— Required actions —
- a) Using the text on healthcare reform and seniors, decide whether each statement agrees with it: (i) About 23 percent of Medicare beneficiaries are in Advantage plans. (ii) The members who left AARP make up about 10 percent of its membership. (iii) The government paid less for Medicare Advantage services than under traditional Medicare. Answer yes or no for each and quote the deciding words.
- b) Transcribe the text on healthcare reform and seniors from "Healthcare reform would" up to and including "healthcare reform bill.".

— Extracted text —
···

Healthcare reform would help seniors

Healthcare Reform - Healthcare Reform

AARP has exhibited breath-taking defiance of its more vocal members by backing the House healthcare reform bill.

Many seniors in this summer’s heated town-hall meetings heard plenty of loaded phrases that they believe applied mostly to them: rationing of medical care, death panels, Medicare "cuts." Polls consistently show that the elderly represent the stiffest opponents to reform. But AARP has echoed the Democratic leadership by insisting that the $1.2 trillion House bill would enhance senior benefits. Its membership is fairly evenly divided among Democrats, Republicans and independents, but the conservative wing is quite outspoken in its opposition to the organization’s political stance. An estimated 40,000 have opted to leave AARP, although that is only about 1 percent of the membership. In a counteroffensive, AARP has conducted about 150 tele-town-hall meetings and an additional 135 live town-hall meetings and installed toll-free numbers to explain its position to nervous and angry constituents.

First, traditional Medicare is actually improved in the House legislation. The prescription-coverage gap known as the "doughnut hole" would gradually close, the government would get the authority to negotiate Medicare drug prices, the program would cover more preventive services and would encourage savings for long-term care. Most of the cuts needed to help pay for healthcare reform are coming out of Medicare Advantage, which has been unfairly subsidized. Under Medicare Advantage, the government pays private insurance plans a specific amount monthly for each Medicare patient to cover hospitalization, physician visits and other benefits. The government paid about 14 percent more for these services than it paid under traditional Medicare despite all Medicare recipients paying the same premium and there is no evidence of better-quality care under Medicare Advantage. About 23 percent of Medicare beneficiaries are enrolled in Advantage plans. The 2003 Republican-backed Medicare Modernization Act subsidized the program to grow privatization and increase competition, but the subsidies have had the opposite economic effect. Second, AARP’s younger members, age 50-64, are buckling under the weight of crushing costs of the individual insurance market. The organization’s membership is divided by a metaphorical Berlin Wall.

···

— Excerpted records —

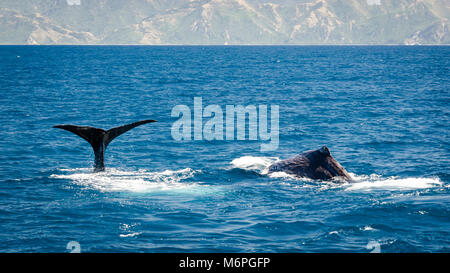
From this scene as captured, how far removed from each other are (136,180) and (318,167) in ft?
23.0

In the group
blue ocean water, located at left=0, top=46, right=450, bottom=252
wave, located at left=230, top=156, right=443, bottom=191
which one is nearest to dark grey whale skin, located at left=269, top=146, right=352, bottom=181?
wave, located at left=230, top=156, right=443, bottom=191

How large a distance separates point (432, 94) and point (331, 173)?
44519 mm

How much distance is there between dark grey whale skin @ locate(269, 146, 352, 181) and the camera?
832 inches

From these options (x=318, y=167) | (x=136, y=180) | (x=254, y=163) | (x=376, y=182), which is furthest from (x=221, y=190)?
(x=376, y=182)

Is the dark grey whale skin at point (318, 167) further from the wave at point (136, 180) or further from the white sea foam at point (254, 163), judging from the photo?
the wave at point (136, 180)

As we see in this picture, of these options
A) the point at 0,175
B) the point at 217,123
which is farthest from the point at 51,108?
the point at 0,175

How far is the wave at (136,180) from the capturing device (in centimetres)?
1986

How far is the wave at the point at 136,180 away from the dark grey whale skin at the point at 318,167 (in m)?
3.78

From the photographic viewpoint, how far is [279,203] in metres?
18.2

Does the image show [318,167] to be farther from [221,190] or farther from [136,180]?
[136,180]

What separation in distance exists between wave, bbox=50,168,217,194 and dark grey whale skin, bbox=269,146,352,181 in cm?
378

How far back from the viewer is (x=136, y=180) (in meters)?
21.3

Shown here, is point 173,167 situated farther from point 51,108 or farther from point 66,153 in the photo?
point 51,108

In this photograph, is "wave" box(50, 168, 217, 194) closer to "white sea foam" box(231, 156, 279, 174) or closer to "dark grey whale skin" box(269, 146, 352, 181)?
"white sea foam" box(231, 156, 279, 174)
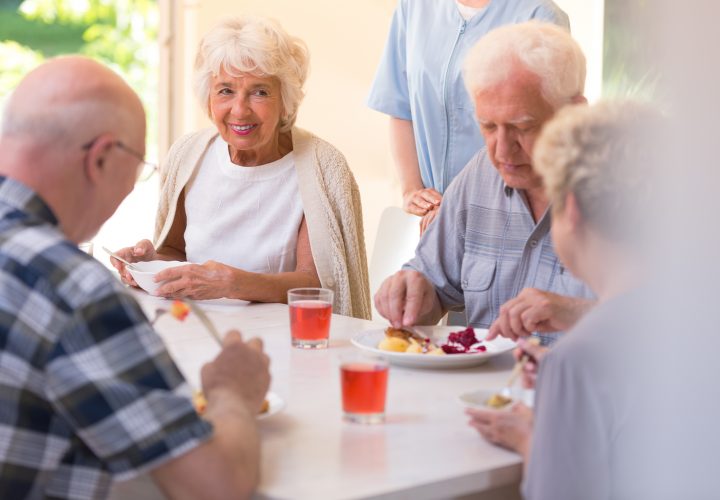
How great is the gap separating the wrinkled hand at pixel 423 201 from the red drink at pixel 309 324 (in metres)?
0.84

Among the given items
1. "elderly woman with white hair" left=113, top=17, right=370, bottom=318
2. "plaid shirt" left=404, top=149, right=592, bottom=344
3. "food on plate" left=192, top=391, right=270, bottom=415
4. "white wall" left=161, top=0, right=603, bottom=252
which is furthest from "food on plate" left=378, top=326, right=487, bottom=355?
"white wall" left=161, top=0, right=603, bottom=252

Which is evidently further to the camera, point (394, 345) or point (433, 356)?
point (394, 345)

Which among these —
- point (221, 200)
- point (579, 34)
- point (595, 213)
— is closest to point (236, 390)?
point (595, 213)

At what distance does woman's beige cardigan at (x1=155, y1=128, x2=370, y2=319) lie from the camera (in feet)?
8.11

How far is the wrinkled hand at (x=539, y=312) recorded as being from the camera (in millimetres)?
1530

···

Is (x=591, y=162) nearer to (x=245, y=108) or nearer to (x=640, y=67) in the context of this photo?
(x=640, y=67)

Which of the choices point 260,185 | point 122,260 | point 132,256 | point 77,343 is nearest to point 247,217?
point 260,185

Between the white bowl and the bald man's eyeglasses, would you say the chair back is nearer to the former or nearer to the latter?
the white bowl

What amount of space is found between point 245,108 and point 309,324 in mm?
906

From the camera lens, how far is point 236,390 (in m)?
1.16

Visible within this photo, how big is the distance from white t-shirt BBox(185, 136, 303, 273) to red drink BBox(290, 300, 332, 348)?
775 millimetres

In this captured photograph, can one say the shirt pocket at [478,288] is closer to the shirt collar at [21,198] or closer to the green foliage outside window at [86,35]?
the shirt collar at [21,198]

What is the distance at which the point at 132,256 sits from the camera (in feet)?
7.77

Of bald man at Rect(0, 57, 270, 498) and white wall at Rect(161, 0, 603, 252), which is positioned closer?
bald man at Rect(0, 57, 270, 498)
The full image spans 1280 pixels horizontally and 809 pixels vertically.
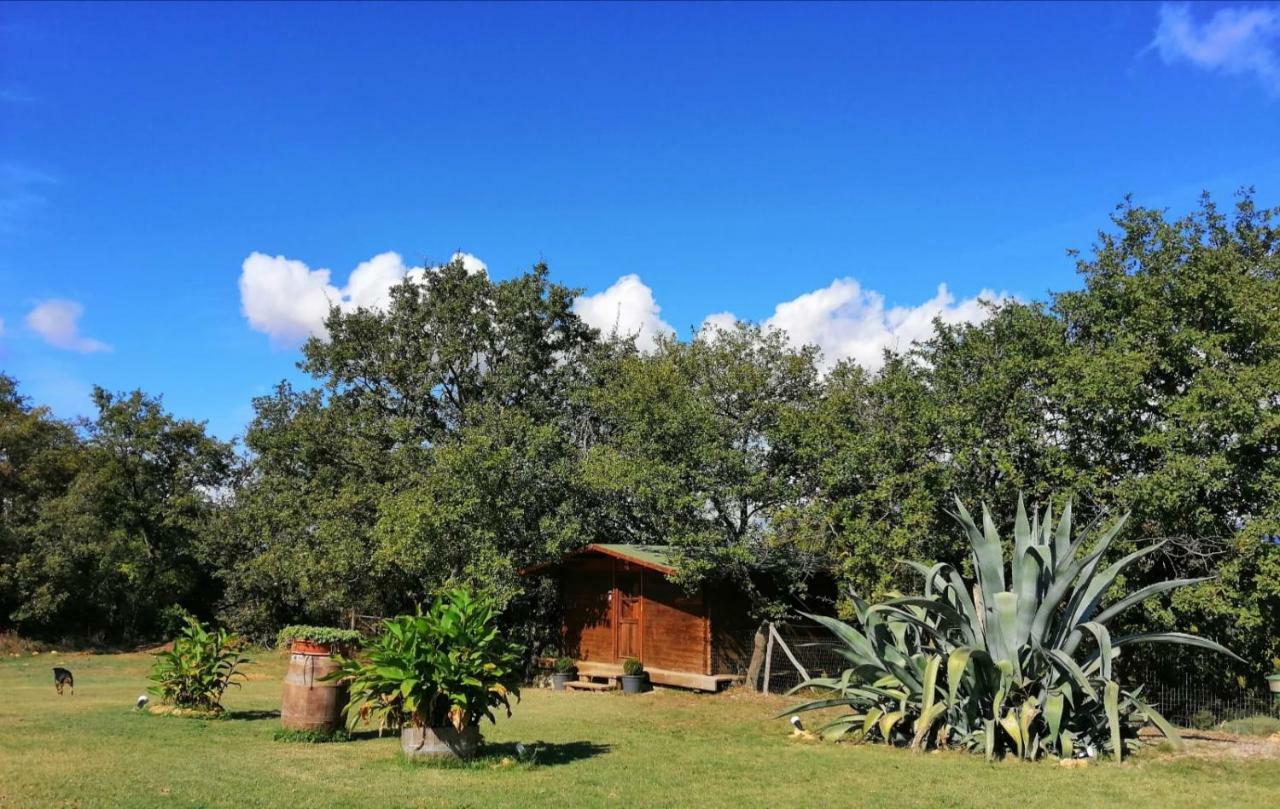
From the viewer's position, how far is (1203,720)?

···

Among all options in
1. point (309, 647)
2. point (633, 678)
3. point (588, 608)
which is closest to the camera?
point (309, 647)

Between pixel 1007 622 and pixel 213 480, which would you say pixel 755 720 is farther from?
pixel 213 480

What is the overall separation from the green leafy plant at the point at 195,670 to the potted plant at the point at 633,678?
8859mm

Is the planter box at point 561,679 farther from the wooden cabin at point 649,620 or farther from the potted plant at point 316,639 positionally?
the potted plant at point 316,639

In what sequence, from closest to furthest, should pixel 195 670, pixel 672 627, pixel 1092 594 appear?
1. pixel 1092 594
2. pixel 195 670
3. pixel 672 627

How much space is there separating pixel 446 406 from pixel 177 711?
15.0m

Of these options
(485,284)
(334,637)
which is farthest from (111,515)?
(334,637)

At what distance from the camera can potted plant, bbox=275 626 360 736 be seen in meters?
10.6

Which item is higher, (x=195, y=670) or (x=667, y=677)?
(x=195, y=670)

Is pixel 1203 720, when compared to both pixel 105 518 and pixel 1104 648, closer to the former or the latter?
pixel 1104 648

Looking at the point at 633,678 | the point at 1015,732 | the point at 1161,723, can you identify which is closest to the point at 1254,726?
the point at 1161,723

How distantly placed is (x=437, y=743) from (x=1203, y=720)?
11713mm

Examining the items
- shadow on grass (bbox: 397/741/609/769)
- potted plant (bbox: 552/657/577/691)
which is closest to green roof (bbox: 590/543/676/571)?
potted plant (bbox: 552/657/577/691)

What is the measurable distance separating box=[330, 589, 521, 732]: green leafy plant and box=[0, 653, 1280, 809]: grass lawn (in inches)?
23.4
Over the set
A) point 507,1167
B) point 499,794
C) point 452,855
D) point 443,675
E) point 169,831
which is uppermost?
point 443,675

···

— Responses —
- a)
(i) Yes: "About 23 percent of Medicare beneficiaries are enrolled in Advantage plans."
(ii) No: "although that is only about 1 percent of the membership."
(iii) No: "The government paid about 14 percent more for these services than it paid under traditional Medicare"

- b)
Healthcare reform would help seniors

Healthcare Reform - Healthcare Reform

AARP has exhibited breath-taking defiance of its more vocal members by backing the House healthcare reform bill.